Alemtuzumab has been associated with the development of infections caused by a variety of microorganisms. However, mycobacteria have infrequently been the reported cause. In a review of 547 organ transplant recipients who received alemtuzumab treatment, miliary tuberculosis developed in 1 recipient of a kidney transplant, and pulmonary infection with M. kansasii developed in 2 recipients of lung transplants (5). There is also a case report of systemic M. bovis infection developing in a patient with relapsing B chronic lymphocytic leukemia after administration of alemtuzumab (10).
Although we believe that alemtuzumab is responsible for the severe immunosuppression that predisposed these patients to M. haemophilum infection, other explanations are plausible. For example, patient 1 had received rituximab and cyclophosamide for 6 months.
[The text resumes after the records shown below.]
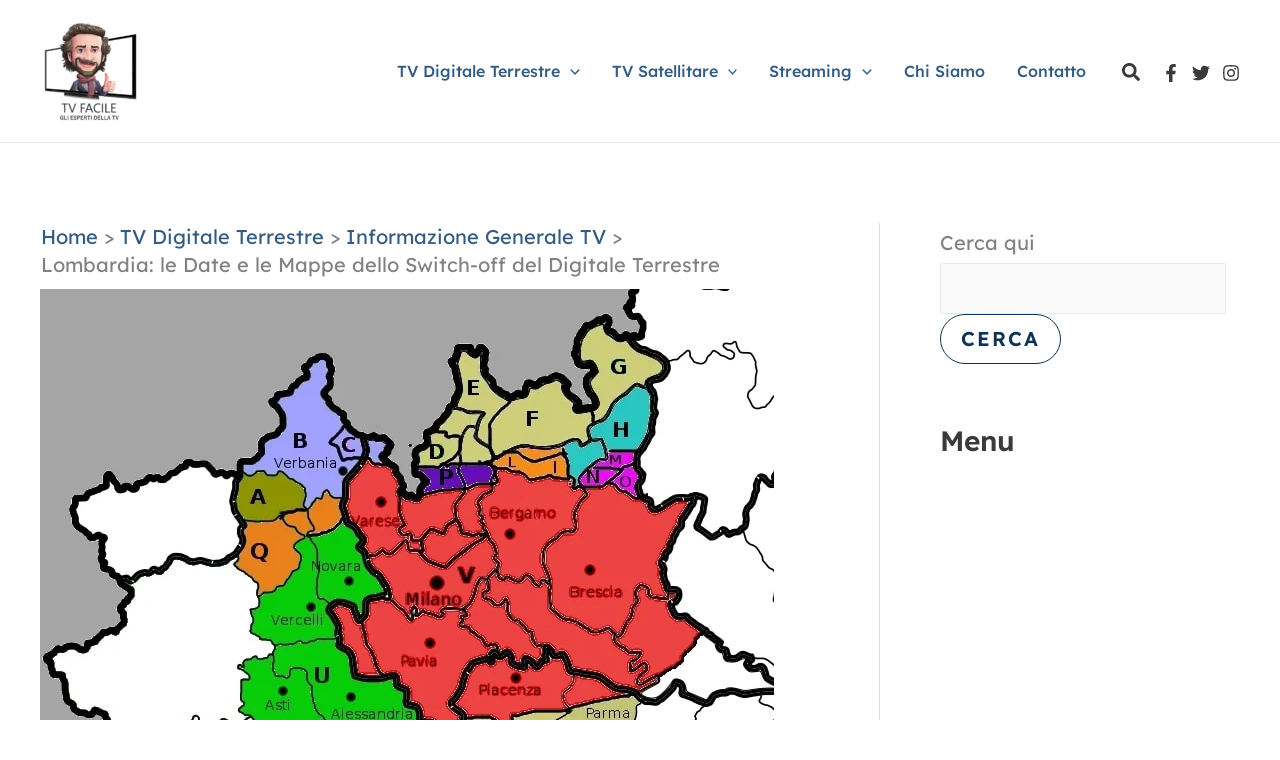

--- FILE ---
content_type: text/css; charset=UTF-8
request_url: https://digitaleterrestrefacile.it/wp-content/themes/Astra-Child-Theme/style.css?ver=1.0
body_size: 52
content:
/* 
 Theme Name:   Astra Child Theme
 Theme URI:    https://digitaleterrestrefacile.it/
 Description:  Child Theme To Retain Custom Settings
 Author:       Riccardo
 Author URI:   https://digitaleterrestrefacile.it/
 Template:     astra
 Version:      1.0
 License:      GNU General Public License v2 or later
 License URI:  http://www.gnu.org/licenses/gpl-2.0.html

 /* == Add your own styles below this line ==
--------------------------------------------*/

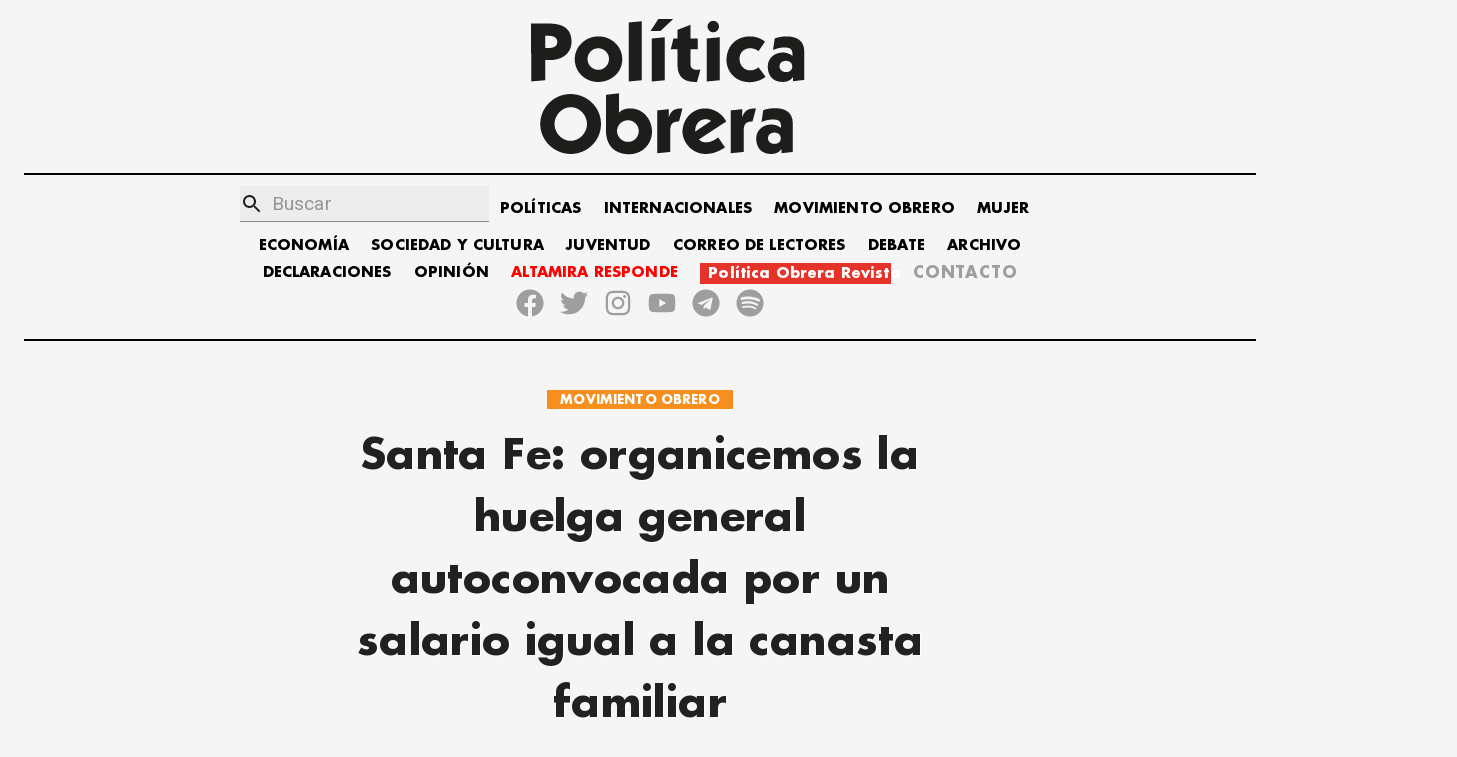

--- FILE ---
content_type: text/javascript; charset=utf-8
request_url: https://politicaobrera.com/webpack-runtime-2accbd856d0fa2b9530b.js
body_size: 1698
content:
!function(e){function c(c){for(var t,n,r=c[0],f=c[1],s=c[2],b=0,l=[];b<r.length;b++)n=r[b],Object.prototype.hasOwnProperty.call(o,n)&&o[n]&&l.push(o[n][0]),o[n]=0;for(t in f)Object.prototype.hasOwnProperty.call(f,t)&&(e[t]=f[t]);for(p&&p(c);l.length;)l.shift()();return d.push.apply(d,s||[]),a()}function a(){for(var e,c=0;c<d.length;c++){for(var a=d[c],t=!0,n=1;n<a.length;n++){var f=a[n];0!==o[f]&&(t=!1)}t&&(d.splice(c--,1),e=r(r.s=a[0]))}return e}var t={},n={10:0},o={10:0},d=[];function r(c){if(t[c])return t[c].exports;var a=t[c]={i:c,l:!1,exports:{}};return e[c].call(a.exports,a,a.exports,r),a.l=!0,a.exports}r.e=function(e){var c=[];n[e]?c.push(n[e]):0!==n[e]&&{9:1}[e]&&c.push(n[e]=new Promise((function(c,a){for(var t=({0:"commons",1:"1bfc9850",2:"035c3a5dbce655498ebf426080fef9033b4583db",3:"4124e62e5669ee3dbf66d23c29aa675125eafc1c",4:"a3129b2cea2219300c0c6e9a8b0cfad37a785e40",5:"fb2a1d7e4fe92af1f0ab7d0e11563eea191eafae",6:"4d01eba34be0487c736fa5b58ba2448557e7a609",7:"a9d954978097433ac38ff8875fd6a4fe3a47445f",8:"f54b42984bfe4d114461fcea2710af414ac1fe74",9:"styles",11:"484bcb1e",12:"52066749",13:"8673774c",15:"component---src-pages-404-js",16:"component---src-pages-busqueda-js",17:"component---src-pages-contacto-js",18:"component---src-pages-elecciones-2021-jsx",19:"component---src-pages-index-js",20:"component---src-templates-autor-js",21:"component---src-templates-edm-js",22:"component---src-templates-el-obtero-internacional-js",23:"component---src-templates-internacionalismo-js",24:"component---src-templates-nota-js",25:"component---src-templates-seccion-js",26:"component---src-templates-tag-js"}[e]||e)+"."+{0:"31d6cfe0d16ae931b73c",1:"31d6cfe0d16ae931b73c",2:"31d6cfe0d16ae931b73c",3:"31d6cfe0d16ae931b73c",4:"31d6cfe0d16ae931b73c",5:"31d6cfe0d16ae931b73c",6:"31d6cfe0d16ae931b73c",7:"31d6cfe0d16ae931b73c",8:"31d6cfe0d16ae931b73c",9:"e95ce51e8740794177e4",11:"31d6cfe0d16ae931b73c",12:"31d6cfe0d16ae931b73c",13:"31d6cfe0d16ae931b73c",15:"31d6cfe0d16ae931b73c",16:"31d6cfe0d16ae931b73c",17:"31d6cfe0d16ae931b73c",18:"31d6cfe0d16ae931b73c",19:"31d6cfe0d16ae931b73c",20:"31d6cfe0d16ae931b73c",21:"31d6cfe0d16ae931b73c",22:"31d6cfe0d16ae931b73c",23:"31d6cfe0d16ae931b73c",24:"31d6cfe0d16ae931b73c",25:"31d6cfe0d16ae931b73c",26:"31d6cfe0d16ae931b73c",29:"31d6cfe0d16ae931b73c",30:"31d6cfe0d16ae931b73c",31:"31d6cfe0d16ae931b73c",32:"31d6cfe0d16ae931b73c",33:"31d6cfe0d16ae931b73c",34:"31d6cfe0d16ae931b73c",35:"31d6cfe0d16ae931b73c",36:"31d6cfe0d16ae931b73c",37:"31d6cfe0d16ae931b73c"}[e]+".css",o=r.p+t,d=document.getElementsByTagName("link"),f=0;f<d.length;f++){var s=(p=d[f]).getAttribute("data-href")||p.getAttribute("href");if("stylesheet"===p.rel&&(s===t||s===o))return c()}var b=document.getElementsByTagName("style");for(f=0;f<b.length;f++){var p;if((s=(p=b[f]).getAttribute("data-href"))===t||s===o)return c()}var l=document.createElement("link");l.rel="stylesheet",l.type="text/css",l.onload=c,l.onerror=function(c){var t=c&&c.target&&c.target.src||o,d=new Error("Loading CSS chunk "+e+" failed.\n("+t+")");d.code="CSS_CHUNK_LOAD_FAILED",d.request=t,delete n[e],l.parentNode.removeChild(l),a(d)},l.href=o,document.getElementsByTagName("head")[0].appendChild(l)})).then((function(){n[e]=0})));var a=o[e];if(0!==a)if(a)c.push(a[2]);else{var t=new Promise((function(c,t){a=o[e]=[c,t]}));c.push(a[2]=t);var d,f=document.createElement("script");f.charset="utf-8",f.timeout=120,r.nc&&f.setAttribute("nonce",r.nc),f.src=function(e){return r.p+""+({0:"commons",1:"1bfc9850",2:"035c3a5dbce655498ebf426080fef9033b4583db",3:"4124e62e5669ee3dbf66d23c29aa675125eafc1c",4:"a3129b2cea2219300c0c6e9a8b0cfad37a785e40",5:"fb2a1d7e4fe92af1f0ab7d0e11563eea191eafae",6:"4d01eba34be0487c736fa5b58ba2448557e7a609",7:"a9d954978097433ac38ff8875fd6a4fe3a47445f",8:"f54b42984bfe4d114461fcea2710af414ac1fe74",9:"styles",11:"484bcb1e",12:"52066749",13:"8673774c",15:"component---src-pages-404-js",16:"component---src-pages-busqueda-js",17:"component---src-pages-contacto-js",18:"component---src-pages-elecciones-2021-jsx",19:"component---src-pages-index-js",20:"component---src-templates-autor-js",21:"component---src-templates-edm-js",22:"component---src-templates-el-obtero-internacional-js",23:"component---src-templates-internacionalismo-js",24:"component---src-templates-nota-js",25:"component---src-templates-seccion-js",26:"component---src-templates-tag-js"}[e]||e)+"-"+{0:"376637068d9cfb40cfe5",1:"e0b82722118b994b0086",2:"eaa29cf7e5cbd80fe4c1",3:"d58aab16e6f1e9483e8a",4:"090171f8855b1d644862",5:"a7330c6456289a929802",6:"a1b418d0a044eed713a1",7:"e6c27547ccf6c25fcef3",8:"84d843a54cca50cb6072",9:"1d9fc942bd40d00202bc",11:"a6b115486033b9518126",12:"dbcfb1ba83b9dba85295",13:"9c2ebcc5d63991134b28",15:"5db29319b2d8fd590228",16:"91143979b912c255239e",17:"63c1f43e880c8abf0459",18:"ae78e0100d11b564378a",19:"6403c314212c486b97c0",20:"95582ef5878e135aa8e1",21:"817097b67ea951207a30",22:"6e752825e75cb0b00439",23:"71276ebf871b55090e83",24:"bfeeb9d7054b3078e53f",25:"778e8d731c4afe4d1322",26:"e0b9aabe39f14e1e163f",29:"45b8dca4510de6cd1cdd",30:"70f3be2e5a848a1d0730",31:"767da37f016ef6156a49",32:"4c99f5d15a4b89f105a9",33:"17e7bd1d5dad02fe72cb",34:"dde5406dd6bc6fa78162",35:"926aa959dbbc579cd455",36:"901dbfaa89d3e0fae955",37:"998355c06a059f013c58"}[e]+".js"}(e);var s=new Error;d=function(c){f.onerror=f.onload=null,clearTimeout(b);var a=o[e];if(0!==a){if(a){var t=c&&("load"===c.type?"missing":c.type),n=c&&c.target&&c.target.src;s.message="Loading chunk "+e+" failed.\n("+t+": "+n+")",s.name="ChunkLoadError",s.type=t,s.request=n,a[1](s)}o[e]=void 0}};var b=setTimeout((function(){d({type:"timeout",target:f})}),12e4);f.onerror=f.onload=d,document.head.appendChild(f)}return Promise.all(c)},r.m=e,r.c=t,r.d=function(e,c,a){r.o(e,c)||Object.defineProperty(e,c,{enumerable:!0,get:a})},r.r=function(e){"undefined"!=typeof Symbol&&Symbol.toStringTag&&Object.defineProperty(e,Symbol.toStringTag,{value:"Module"}),Object.defineProperty(e,"__esModule",{value:!0})},r.t=function(e,c){if(1&c&&(e=r(e)),8&c)return e;if(4&c&&"object"==typeof e&&e&&e.__esModule)return e;var a=Object.create(null);if(r.r(a),Object.defineProperty(a,"default",{enumerable:!0,value:e}),2&c&&"string"!=typeof e)for(var t in e)r.d(a,t,function(c){return e[c]}.bind(null,t));return a},r.n=function(e){var c=e&&e.__esModule?function(){return e.default}:function(){return e};return r.d(c,"a",c),c},r.o=function(e,c){return Object.prototype.hasOwnProperty.call(e,c)},r.p="/",r.oe=function(e){throw console.error(e),e};var f=window.webpackJsonp=window.webpackJsonp||[],s=f.push.bind(f);f.push=c,f=f.slice();for(var b=0;b<f.length;b++)c(f[b]);var p=s;a()}([]);
//# sourceMappingURL=webpack-runtime-2accbd856d0fa2b9530b.js.map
These drugs, in addition to his underlying disease of chromic lymphocytic leukemia, may have predisposed him to M. haemophilum infection. However, his lesions did not appear until he received alemtuzumab. In patient 2, the immunosuppression associated with his transplant may have predisposed the patient to M. haemophilum infection.
This report identifies M. haemophilum as an opportunistic pathogen in patients who have received alemtuzumab. We recommend that all patients who have received at least 1 dose of alemtuzumab, and who have undiagnosed tender skin lesions located over the extremities, be evaluated by using appropriate techniques to isolate M. haemophilum. Communication with microbiology laboratory staff concerning appropriate methods for detection of the organism is crucial.